Der massive Wälzer bohrte sich in ihre Schenkel und der herbe Geruch der Seiten erfüllte die Luft. Die Seitenränder waren längst angefressen und vergilbt, sie las es nicht zum ersten Mal.
„Die Kunst der Magie und ihre Klassen.“
Ihre Finger fuhren rastlos über die Schrift. Kaum hatte sie einen Satz erfasst, löste er sich bereits wieder auf.
„Die Götter teilten ihre Kräfte unter den Sterblichen auf, um das kosmische Gleichgewicht zu wahren. Sie banden die Gaben an das Blut ihrer Nachkommen, sodass kein Einzelner alle Mächte beherrschen könne.
Aus Sol’Kareth, dem Lichtquell, und seinem Bruder Sol’Aegiroth, dem Schild, entsprangen die Linien des Lichts – Paladine, Heiler und Lichtmagier –, Hüter des Lebens und Bewahrer der Ordnung.
Aus Pyreax, dem Herrn der Flammen, steigen die Feuermagier, Kriegspriester und Berserker hervor. Sein Feuer ist die reinigende Kraft. Zerstört, was vergangen ist, und nährt aus der Asche das Neue.
Aus Rath, dem Beobachter … die Tür öffnete sich mit einem kaum wahrnehmbaren Ächzen und Misanyas Lippen formten leise das Satzende … sein Auge sieht, was war, und sein wird.
Zenya trat ein. Ihr Kleid rauschte in sanften Wellen um sie herum, ihre Augen zwei gefrorene Kristalle. Wenn Zenya Räume betrat, hielten die Menschen den Atem an. Selbst die Flammen der Lampen flackerten in Ehrfurcht.
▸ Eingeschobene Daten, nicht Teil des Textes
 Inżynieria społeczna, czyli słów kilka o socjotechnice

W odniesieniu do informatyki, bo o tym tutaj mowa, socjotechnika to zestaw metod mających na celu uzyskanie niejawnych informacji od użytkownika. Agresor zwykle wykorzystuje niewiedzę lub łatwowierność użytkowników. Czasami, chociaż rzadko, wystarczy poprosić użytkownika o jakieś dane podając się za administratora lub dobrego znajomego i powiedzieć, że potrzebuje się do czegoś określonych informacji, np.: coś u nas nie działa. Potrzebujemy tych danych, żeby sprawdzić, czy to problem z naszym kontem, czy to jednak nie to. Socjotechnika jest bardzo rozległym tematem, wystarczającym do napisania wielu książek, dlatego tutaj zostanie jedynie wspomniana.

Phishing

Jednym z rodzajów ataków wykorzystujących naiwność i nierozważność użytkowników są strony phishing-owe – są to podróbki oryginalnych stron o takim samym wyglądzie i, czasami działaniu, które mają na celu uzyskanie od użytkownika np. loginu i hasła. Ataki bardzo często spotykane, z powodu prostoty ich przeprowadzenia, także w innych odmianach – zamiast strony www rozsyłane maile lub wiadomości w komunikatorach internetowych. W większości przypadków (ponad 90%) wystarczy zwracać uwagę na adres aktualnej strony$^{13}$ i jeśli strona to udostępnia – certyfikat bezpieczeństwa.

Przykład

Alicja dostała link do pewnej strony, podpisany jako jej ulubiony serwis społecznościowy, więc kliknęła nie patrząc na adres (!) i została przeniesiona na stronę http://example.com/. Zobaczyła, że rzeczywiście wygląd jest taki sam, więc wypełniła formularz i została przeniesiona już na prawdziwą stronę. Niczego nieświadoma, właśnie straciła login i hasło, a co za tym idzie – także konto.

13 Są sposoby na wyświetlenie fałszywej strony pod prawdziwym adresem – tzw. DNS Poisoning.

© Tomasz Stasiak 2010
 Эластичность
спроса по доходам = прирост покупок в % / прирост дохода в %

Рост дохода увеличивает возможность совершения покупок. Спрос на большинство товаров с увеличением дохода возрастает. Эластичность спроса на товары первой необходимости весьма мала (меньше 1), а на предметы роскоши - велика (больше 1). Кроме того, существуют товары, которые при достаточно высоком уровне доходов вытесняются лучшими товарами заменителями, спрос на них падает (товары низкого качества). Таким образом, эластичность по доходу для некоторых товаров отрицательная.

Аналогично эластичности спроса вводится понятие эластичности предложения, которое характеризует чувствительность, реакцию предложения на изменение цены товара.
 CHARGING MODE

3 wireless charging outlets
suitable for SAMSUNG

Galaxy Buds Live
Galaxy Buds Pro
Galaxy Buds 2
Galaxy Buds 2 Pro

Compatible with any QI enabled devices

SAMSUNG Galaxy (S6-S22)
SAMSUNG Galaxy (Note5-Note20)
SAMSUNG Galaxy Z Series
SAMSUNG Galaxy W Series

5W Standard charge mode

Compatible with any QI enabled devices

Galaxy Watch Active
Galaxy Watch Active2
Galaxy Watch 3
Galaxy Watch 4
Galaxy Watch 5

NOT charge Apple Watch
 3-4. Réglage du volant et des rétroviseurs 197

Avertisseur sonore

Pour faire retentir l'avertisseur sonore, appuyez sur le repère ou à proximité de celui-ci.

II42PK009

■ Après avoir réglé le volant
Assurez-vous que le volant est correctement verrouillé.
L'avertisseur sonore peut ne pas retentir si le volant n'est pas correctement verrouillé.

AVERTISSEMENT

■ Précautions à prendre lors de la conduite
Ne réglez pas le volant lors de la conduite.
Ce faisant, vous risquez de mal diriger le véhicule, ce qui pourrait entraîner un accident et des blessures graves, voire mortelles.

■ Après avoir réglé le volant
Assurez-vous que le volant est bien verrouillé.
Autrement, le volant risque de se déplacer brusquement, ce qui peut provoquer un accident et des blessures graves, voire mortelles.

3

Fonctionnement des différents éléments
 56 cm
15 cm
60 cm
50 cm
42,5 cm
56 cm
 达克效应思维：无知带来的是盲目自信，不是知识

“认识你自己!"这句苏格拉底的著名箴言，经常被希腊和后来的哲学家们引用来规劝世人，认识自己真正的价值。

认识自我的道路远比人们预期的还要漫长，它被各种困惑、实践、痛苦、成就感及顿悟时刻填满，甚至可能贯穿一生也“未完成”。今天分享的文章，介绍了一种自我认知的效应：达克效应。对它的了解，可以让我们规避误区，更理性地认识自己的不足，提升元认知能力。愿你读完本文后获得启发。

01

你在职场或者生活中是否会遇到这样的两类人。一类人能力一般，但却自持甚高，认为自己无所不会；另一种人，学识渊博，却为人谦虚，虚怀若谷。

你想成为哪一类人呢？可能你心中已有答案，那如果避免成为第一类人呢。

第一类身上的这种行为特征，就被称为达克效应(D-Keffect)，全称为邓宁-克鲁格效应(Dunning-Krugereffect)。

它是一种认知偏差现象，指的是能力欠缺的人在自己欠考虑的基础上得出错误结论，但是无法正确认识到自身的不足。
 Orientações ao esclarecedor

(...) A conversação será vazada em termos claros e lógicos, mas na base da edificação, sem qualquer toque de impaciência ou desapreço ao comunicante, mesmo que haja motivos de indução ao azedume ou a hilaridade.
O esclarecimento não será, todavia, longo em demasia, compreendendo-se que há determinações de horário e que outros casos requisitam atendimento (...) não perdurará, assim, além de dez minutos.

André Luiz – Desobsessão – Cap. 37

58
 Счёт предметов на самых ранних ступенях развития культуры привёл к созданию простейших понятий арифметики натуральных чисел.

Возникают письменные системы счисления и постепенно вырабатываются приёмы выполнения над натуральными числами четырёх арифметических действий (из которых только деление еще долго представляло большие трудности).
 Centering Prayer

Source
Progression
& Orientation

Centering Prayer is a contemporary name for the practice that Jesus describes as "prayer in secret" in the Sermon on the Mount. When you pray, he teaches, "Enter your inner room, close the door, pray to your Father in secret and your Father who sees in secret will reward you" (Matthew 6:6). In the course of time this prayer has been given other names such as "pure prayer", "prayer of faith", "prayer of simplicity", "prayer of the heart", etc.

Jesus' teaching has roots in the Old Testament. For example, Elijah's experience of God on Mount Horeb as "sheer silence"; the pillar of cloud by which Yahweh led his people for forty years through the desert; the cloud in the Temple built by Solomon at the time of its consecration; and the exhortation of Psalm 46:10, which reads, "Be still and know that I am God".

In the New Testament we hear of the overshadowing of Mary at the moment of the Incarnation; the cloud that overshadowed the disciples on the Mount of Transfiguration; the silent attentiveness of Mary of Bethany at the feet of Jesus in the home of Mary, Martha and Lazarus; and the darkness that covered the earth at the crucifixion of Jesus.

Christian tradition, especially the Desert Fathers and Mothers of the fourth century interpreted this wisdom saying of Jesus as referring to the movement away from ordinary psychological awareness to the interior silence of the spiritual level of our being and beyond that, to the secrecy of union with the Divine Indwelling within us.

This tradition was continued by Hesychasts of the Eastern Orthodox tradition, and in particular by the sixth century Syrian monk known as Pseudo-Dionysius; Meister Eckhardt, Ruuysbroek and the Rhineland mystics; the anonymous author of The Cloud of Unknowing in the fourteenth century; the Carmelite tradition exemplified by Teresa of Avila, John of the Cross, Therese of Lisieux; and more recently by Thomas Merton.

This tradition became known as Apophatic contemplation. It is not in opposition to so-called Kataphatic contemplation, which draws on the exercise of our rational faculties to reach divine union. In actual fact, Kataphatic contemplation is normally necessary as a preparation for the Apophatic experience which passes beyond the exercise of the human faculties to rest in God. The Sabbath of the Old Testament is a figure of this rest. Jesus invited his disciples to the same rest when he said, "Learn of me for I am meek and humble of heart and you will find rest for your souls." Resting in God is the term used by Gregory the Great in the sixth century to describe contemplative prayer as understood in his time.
„Hier steckst du“, sagte sie mit einer Stimme, die den ersten Morgenstrahlen glich.
Ihr Blick verurteilte die aufgeschlagenen Seiten. „Liest du schon wieder dieses ahnengeprägte Kompendium?“
Ein spöttisches Zucken stahl sich in Misanyas Gesicht. Musste ihre Schwester, ihre Abscheu gegen Bücher so offen zeigen?
„Es ist das Einzige, das mich nicht ansieht, als wäre ich ein Fehler. Ich hab gehört, was Sassy gestern in der Küche getratscht hat. Ich war da.“
In Havenwacht wussten sie alle voneinander. Sassy hatte oft mit ihnen gelacht, ihnen heimlich Karamellgebäck zugesteckt oder Geschichten über die Wachen geflüstert, bis ihnen die Bäuche vom Kichern schmerzten. Damals war alles einfacher gewesen. Doch je älter sie wurden, kam der Bruch: eine Tochter des Lichts - ohne Licht.
Im Reich der Sonne gab es nur eine Erklärung – göttliche Strafe. Als könnte Zenya ihre Gedanken hören, spielte sie mit dem Saum der Polster und zeichnete flüchtige Kreise auf den Stoff.
„Sie meint es nicht so.“ Misanya legte den Kopf schief, blinzelte wild und zog die Augenbrauen hoch.
„Du strahlst, Georg strahlt … und ich?“
Der Einband schnappte zu, als hätte es ebenfalls genug gehört.